(Stored data)
--- Begin ---

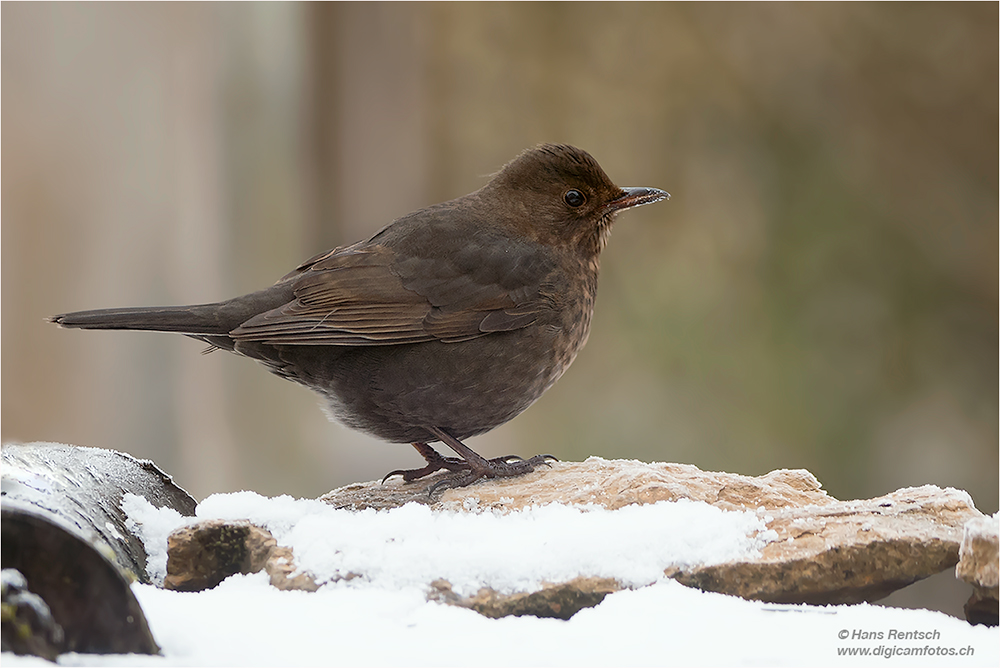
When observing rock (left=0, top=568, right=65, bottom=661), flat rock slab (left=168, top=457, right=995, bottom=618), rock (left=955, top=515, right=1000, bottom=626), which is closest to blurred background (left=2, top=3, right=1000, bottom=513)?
flat rock slab (left=168, top=457, right=995, bottom=618)

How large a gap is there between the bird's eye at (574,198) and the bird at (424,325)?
0.56 feet

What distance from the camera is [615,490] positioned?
290cm

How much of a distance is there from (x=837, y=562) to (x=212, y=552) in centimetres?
166

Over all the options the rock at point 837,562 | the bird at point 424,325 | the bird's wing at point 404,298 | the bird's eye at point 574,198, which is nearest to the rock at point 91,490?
the bird at point 424,325

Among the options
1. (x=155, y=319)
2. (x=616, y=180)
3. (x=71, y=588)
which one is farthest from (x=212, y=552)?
(x=616, y=180)

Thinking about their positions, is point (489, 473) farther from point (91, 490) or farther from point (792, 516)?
point (91, 490)

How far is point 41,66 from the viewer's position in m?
5.95

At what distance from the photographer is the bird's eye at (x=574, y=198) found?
380 centimetres

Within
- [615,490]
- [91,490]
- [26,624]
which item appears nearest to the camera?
[26,624]

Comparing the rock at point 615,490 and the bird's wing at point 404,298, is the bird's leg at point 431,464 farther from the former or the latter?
the bird's wing at point 404,298

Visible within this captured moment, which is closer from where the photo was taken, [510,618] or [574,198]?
[510,618]

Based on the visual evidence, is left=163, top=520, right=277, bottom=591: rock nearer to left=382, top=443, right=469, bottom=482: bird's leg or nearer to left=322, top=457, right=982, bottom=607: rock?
left=322, top=457, right=982, bottom=607: rock

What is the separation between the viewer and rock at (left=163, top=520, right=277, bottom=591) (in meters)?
2.50

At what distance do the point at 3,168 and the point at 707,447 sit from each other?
5.30 meters
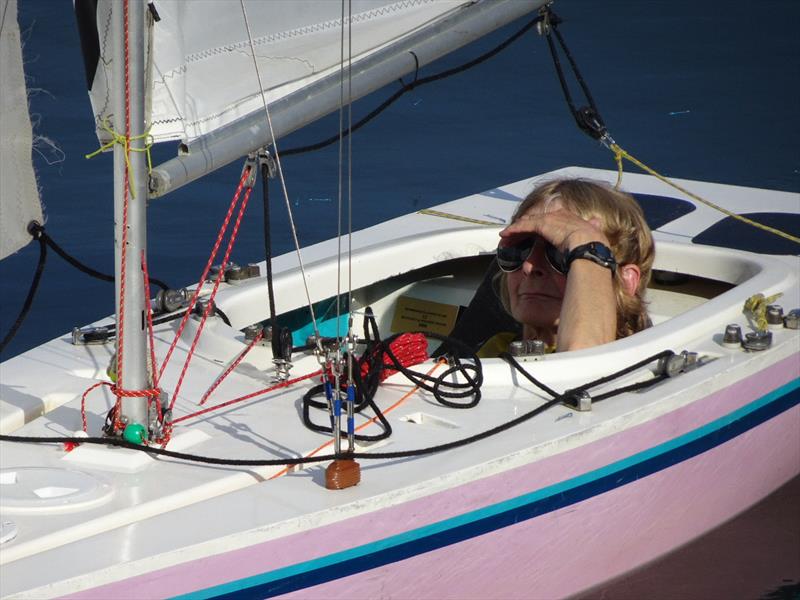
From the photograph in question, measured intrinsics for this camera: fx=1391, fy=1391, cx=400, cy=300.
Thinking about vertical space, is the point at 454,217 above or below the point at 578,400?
above

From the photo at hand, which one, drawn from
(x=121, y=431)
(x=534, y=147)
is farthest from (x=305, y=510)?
(x=534, y=147)

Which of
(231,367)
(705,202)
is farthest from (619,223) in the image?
(705,202)

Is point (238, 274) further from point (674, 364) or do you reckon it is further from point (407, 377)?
point (674, 364)

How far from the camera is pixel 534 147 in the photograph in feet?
29.1

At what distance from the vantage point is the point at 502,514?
2.98 m

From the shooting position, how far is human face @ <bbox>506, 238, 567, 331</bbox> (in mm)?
3664

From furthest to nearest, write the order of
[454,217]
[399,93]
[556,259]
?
[454,217] < [399,93] < [556,259]

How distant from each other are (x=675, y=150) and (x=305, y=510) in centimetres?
658

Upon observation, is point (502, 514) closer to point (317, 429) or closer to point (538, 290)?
point (317, 429)

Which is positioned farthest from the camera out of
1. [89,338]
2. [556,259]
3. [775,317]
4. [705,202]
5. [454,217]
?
[454,217]

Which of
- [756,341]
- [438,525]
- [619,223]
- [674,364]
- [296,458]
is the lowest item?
[438,525]

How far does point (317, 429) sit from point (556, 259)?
83 centimetres

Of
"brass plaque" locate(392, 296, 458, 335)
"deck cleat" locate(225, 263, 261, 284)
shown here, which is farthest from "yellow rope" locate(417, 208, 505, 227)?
"deck cleat" locate(225, 263, 261, 284)

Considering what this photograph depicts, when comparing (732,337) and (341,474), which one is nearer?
(341,474)
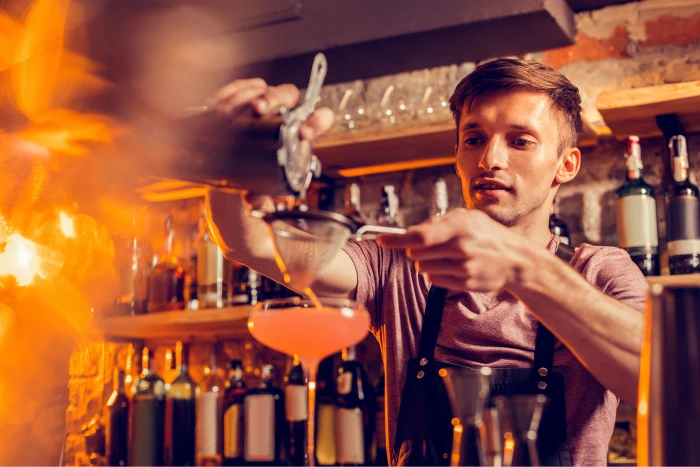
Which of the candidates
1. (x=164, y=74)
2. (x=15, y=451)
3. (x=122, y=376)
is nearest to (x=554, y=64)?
(x=164, y=74)

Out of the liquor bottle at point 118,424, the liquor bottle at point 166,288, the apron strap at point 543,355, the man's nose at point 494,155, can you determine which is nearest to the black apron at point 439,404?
the apron strap at point 543,355

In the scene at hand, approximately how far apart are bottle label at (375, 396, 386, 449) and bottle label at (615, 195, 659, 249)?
2.99ft

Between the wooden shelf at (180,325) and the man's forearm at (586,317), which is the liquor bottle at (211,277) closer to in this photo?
the wooden shelf at (180,325)

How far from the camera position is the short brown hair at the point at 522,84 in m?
1.94

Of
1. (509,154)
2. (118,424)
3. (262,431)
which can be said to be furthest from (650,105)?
(118,424)

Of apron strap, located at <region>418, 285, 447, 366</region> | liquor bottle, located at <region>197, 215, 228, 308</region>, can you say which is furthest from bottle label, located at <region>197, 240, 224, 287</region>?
apron strap, located at <region>418, 285, 447, 366</region>

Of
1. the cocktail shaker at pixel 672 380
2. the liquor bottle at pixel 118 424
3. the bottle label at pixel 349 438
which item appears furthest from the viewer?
the liquor bottle at pixel 118 424

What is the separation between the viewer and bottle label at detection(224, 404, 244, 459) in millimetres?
2580

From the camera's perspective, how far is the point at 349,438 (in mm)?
2340

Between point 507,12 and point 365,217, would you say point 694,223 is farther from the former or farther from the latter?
point 365,217

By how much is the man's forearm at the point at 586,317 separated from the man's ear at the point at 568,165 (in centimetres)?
71

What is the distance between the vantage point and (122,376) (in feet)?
9.68

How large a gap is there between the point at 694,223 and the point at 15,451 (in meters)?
2.85

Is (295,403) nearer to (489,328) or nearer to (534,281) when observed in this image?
(489,328)
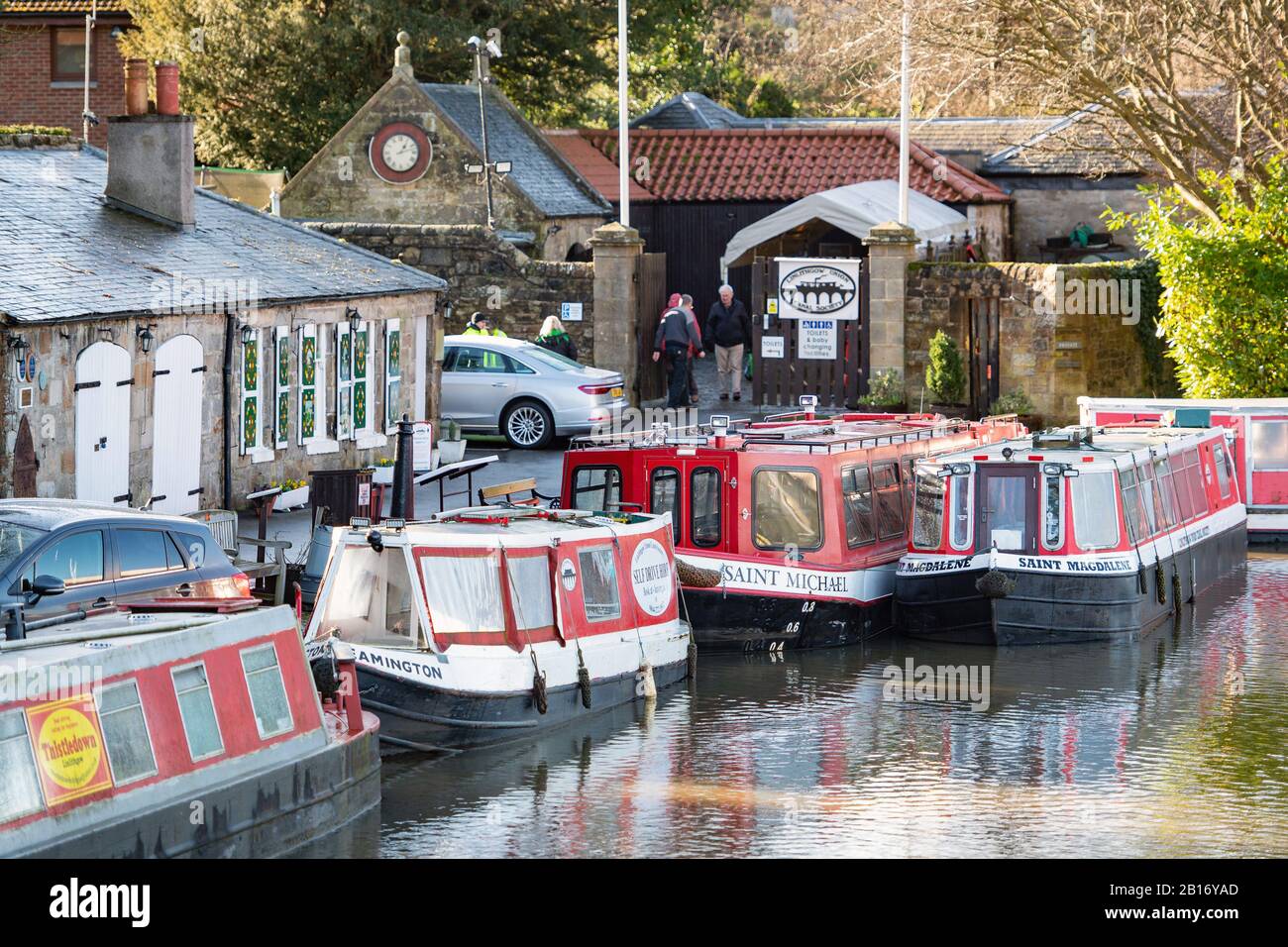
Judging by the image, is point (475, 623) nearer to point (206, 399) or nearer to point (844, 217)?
point (206, 399)

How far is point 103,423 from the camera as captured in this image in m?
23.2

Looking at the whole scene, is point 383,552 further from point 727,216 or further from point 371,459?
point 727,216

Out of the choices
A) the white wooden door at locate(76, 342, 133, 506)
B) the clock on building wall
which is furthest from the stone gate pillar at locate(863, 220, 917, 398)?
the white wooden door at locate(76, 342, 133, 506)

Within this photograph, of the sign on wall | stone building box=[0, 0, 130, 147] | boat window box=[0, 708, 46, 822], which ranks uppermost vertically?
stone building box=[0, 0, 130, 147]

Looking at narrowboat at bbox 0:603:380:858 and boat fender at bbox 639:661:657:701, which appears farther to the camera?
boat fender at bbox 639:661:657:701

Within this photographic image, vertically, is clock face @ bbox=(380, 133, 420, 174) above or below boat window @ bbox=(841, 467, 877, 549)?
above

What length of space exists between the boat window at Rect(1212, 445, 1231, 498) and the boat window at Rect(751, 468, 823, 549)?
7.08 m

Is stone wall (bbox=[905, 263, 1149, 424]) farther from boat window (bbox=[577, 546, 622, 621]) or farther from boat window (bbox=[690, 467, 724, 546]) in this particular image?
boat window (bbox=[577, 546, 622, 621])

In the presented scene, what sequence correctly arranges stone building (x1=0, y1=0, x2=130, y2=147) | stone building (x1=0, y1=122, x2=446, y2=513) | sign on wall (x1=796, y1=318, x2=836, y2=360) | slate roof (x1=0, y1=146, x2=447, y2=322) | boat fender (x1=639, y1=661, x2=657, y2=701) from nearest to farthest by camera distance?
1. boat fender (x1=639, y1=661, x2=657, y2=701)
2. stone building (x1=0, y1=122, x2=446, y2=513)
3. slate roof (x1=0, y1=146, x2=447, y2=322)
4. sign on wall (x1=796, y1=318, x2=836, y2=360)
5. stone building (x1=0, y1=0, x2=130, y2=147)

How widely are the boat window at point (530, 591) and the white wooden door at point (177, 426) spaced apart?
7.81 metres

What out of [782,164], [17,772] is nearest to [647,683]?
[17,772]

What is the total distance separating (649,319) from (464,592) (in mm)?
19482

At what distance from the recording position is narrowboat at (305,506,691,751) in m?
17.0

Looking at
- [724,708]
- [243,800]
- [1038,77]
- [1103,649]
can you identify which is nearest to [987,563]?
[1103,649]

--- End ---

What needs to be done ▸ Please write out every row above word for word, leaving out the pictures.

Final result ▸
When observing rock (left=0, top=568, right=65, bottom=661), flat rock slab (left=168, top=457, right=995, bottom=618), rock (left=955, top=515, right=1000, bottom=626), which is closest to blurred background (left=2, top=3, right=1000, bottom=513)?
flat rock slab (left=168, top=457, right=995, bottom=618)

How large a gap is there between the bird's eye at (574,198) and the bird at (424,325)?
0.56 feet

What distance from the camera is [615,490] positioned?
290cm

How much of a distance is there from (x=837, y=562) to (x=212, y=552) in centimetres?
166

Over all the options the rock at point 837,562 | the bird at point 424,325 | the bird's wing at point 404,298 | the bird's eye at point 574,198, which is nearest to the rock at point 91,490?
the bird at point 424,325

Among the options
1. (x=155, y=319)
2. (x=616, y=180)
3. (x=71, y=588)
which one is farthest from (x=212, y=552)?
(x=616, y=180)

Thinking about their positions, is point (489, 473) farther from point (91, 490) or farther from point (792, 516)?
point (91, 490)

How far is point 41,66 from the viewer's position in m?
5.95

At what distance from the photographer is the bird's eye at (x=574, y=198) found?
380 centimetres

Within
- [615,490]
- [91,490]
- [26,624]
which item appears nearest to the camera?
[26,624]

Comparing the rock at point 615,490 and the bird's wing at point 404,298, is the bird's leg at point 431,464 farther from the former or the latter?
the bird's wing at point 404,298

Visible within this captured moment, which is closer from where the photo was taken, [510,618] or [574,198]?
[510,618]

Based on the visual evidence, is left=163, top=520, right=277, bottom=591: rock nearer to left=382, top=443, right=469, bottom=482: bird's leg or nearer to left=322, top=457, right=982, bottom=607: rock?
left=322, top=457, right=982, bottom=607: rock

What is the separation between the viewer and rock at (left=163, top=520, right=277, bottom=591) (in meters)?
2.50

At what distance do the point at 3,168 and the point at 707,447 sit from each other?
5.30 meters
From the photograph in question, measured intrinsics for this camera: fx=1391, fy=1391, cx=400, cy=300.
Thinking about vertical space, is the point at 454,217 above or below the point at 578,400?
above

From the photo at hand, which one, drawn from
(x=121, y=431)
(x=534, y=147)
is farthest from (x=305, y=510)?
(x=534, y=147)

Which of
(231,367)
(705,202)
is farthest from (619,223) in the image?
(705,202)

Is point (238, 274) further from point (674, 364) or do you reckon it is further from point (407, 377)?
point (674, 364)

How far from the camera is pixel 534 147 in the photograph in feet?
29.1

At what distance from the vantage point is the point at 502,514?
2.98 m

From the shooting position, how far is human face @ <bbox>506, 238, 567, 331</bbox> (in mm)?
3664

From furthest to nearest, write the order of
[454,217]
[399,93]
[556,259]
?
[454,217] < [399,93] < [556,259]

How distant from each other are (x=675, y=150) and (x=305, y=510) in centimetres?
658

Upon observation, is point (502, 514) closer to point (317, 429) or closer to point (538, 290)?
point (317, 429)

Which is positioned farthest from the camera out of
1. [89,338]
2. [556,259]
3. [775,317]
4. [705,202]
5. [454,217]
?
[454,217]

Which of
- [756,341]
- [438,525]
- [619,223]
- [674,364]
- [296,458]
is the lowest item?
[438,525]

How far does point (317, 429) sit from point (556, 259)?
83 centimetres

Of
"brass plaque" locate(392, 296, 458, 335)
"deck cleat" locate(225, 263, 261, 284)
shown here, which is farthest from "yellow rope" locate(417, 208, 505, 227)?
"deck cleat" locate(225, 263, 261, 284)

Considering what this photograph depicts, when comparing (732,337) and (341,474), which one is nearer?
(341,474)
Which of the candidates
1. (x=164, y=74)
2. (x=15, y=451)
3. (x=122, y=376)
is nearest to (x=554, y=64)?
(x=164, y=74)

Out of the liquor bottle at point 118,424, the liquor bottle at point 166,288, the apron strap at point 543,355, the man's nose at point 494,155, can you determine which is nearest to the black apron at point 439,404?
the apron strap at point 543,355

In the scene at hand, approximately how far apart are bottle label at (375, 396, 386, 449) and bottle label at (615, 195, 659, 249)?
2.99ft

Between the wooden shelf at (180,325) and the man's forearm at (586,317), which is the liquor bottle at (211,277) closer to in this photo?
the wooden shelf at (180,325)

How far from the camera position is the short brown hair at the point at 522,84 in m?
1.94

Of
1. (509,154)
2. (118,424)
3. (262,431)
which can be said to be furthest from (650,105)?
(118,424)

Of apron strap, located at <region>418, 285, 447, 366</region> | liquor bottle, located at <region>197, 215, 228, 308</region>, can you say which is furthest from bottle label, located at <region>197, 240, 224, 287</region>?
apron strap, located at <region>418, 285, 447, 366</region>

Of
1. the cocktail shaker at pixel 672 380
2. the liquor bottle at pixel 118 424
3. the bottle label at pixel 349 438
which item appears furthest from the viewer?
the liquor bottle at pixel 118 424

What is the separation between the viewer and bottle label at detection(224, 404, 244, 459) in millimetres?
2580

From the camera's perspective, how far is the point at 349,438 (in mm)?
2340

Between point 507,12 and point 365,217, would you say point 694,223 is farther from the former or farther from the latter?
point 365,217

By how much is the man's forearm at the point at 586,317 separated from the man's ear at the point at 568,165 (in centimetres)?
71

What is the distance between the vantage point and (122,376) (in feet)?
9.68

How large a gap is there between the point at 694,223 and the point at 15,451 (in meters)?
2.85

Is (295,403) nearer to (489,328) or nearer to (534,281) when observed in this image?
(489,328)
Judging by the image, is point (475, 623) nearer to point (206, 399) or nearer to point (844, 217)?
point (206, 399)

How far is point 103,423 from the camera as captured in this image in m?
23.2

Looking at the whole scene, is point 383,552 further from point 727,216 or further from point 371,459?
point 727,216

Out of the choices
A) the white wooden door at locate(76, 342, 133, 506)
B) the clock on building wall
which is furthest from the stone gate pillar at locate(863, 220, 917, 398)?
the white wooden door at locate(76, 342, 133, 506)

Within this photograph, of the sign on wall | stone building box=[0, 0, 130, 147] | boat window box=[0, 708, 46, 822], which ranks uppermost vertically?
stone building box=[0, 0, 130, 147]

Looking at narrowboat at bbox 0:603:380:858 and boat fender at bbox 639:661:657:701, which appears farther to the camera?
boat fender at bbox 639:661:657:701

Within this photographic image, vertically, is clock face @ bbox=(380, 133, 420, 174) above or below boat window @ bbox=(841, 467, 877, 549)?
above

What length of space exists between the boat window at Rect(1212, 445, 1231, 498) and the boat window at Rect(751, 468, 823, 549)?
7.08 m

Is stone wall (bbox=[905, 263, 1149, 424]) farther from boat window (bbox=[577, 546, 622, 621]) or farther from boat window (bbox=[690, 467, 724, 546]) in this particular image?
boat window (bbox=[577, 546, 622, 621])

In the presented scene, what sequence correctly arranges stone building (x1=0, y1=0, x2=130, y2=147) | stone building (x1=0, y1=122, x2=446, y2=513) | sign on wall (x1=796, y1=318, x2=836, y2=360) | slate roof (x1=0, y1=146, x2=447, y2=322) | boat fender (x1=639, y1=661, x2=657, y2=701) from nearest to farthest by camera distance?
1. boat fender (x1=639, y1=661, x2=657, y2=701)
2. stone building (x1=0, y1=122, x2=446, y2=513)
3. slate roof (x1=0, y1=146, x2=447, y2=322)
4. sign on wall (x1=796, y1=318, x2=836, y2=360)
5. stone building (x1=0, y1=0, x2=130, y2=147)

How widely are the boat window at point (530, 591) and the white wooden door at point (177, 426) spaced apart?
7.81 metres

What out of [782,164], [17,772] is nearest to [647,683]?
[17,772]

What is the total distance separating (649,319) from (464,592) (in mm)?
19482

At what distance from the recording position is narrowboat at (305,506,691,751) in m?
17.0

Looking at
- [724,708]
- [243,800]
- [1038,77]
- [1103,649]
can you identify which is nearest to [987,563]?
[1103,649]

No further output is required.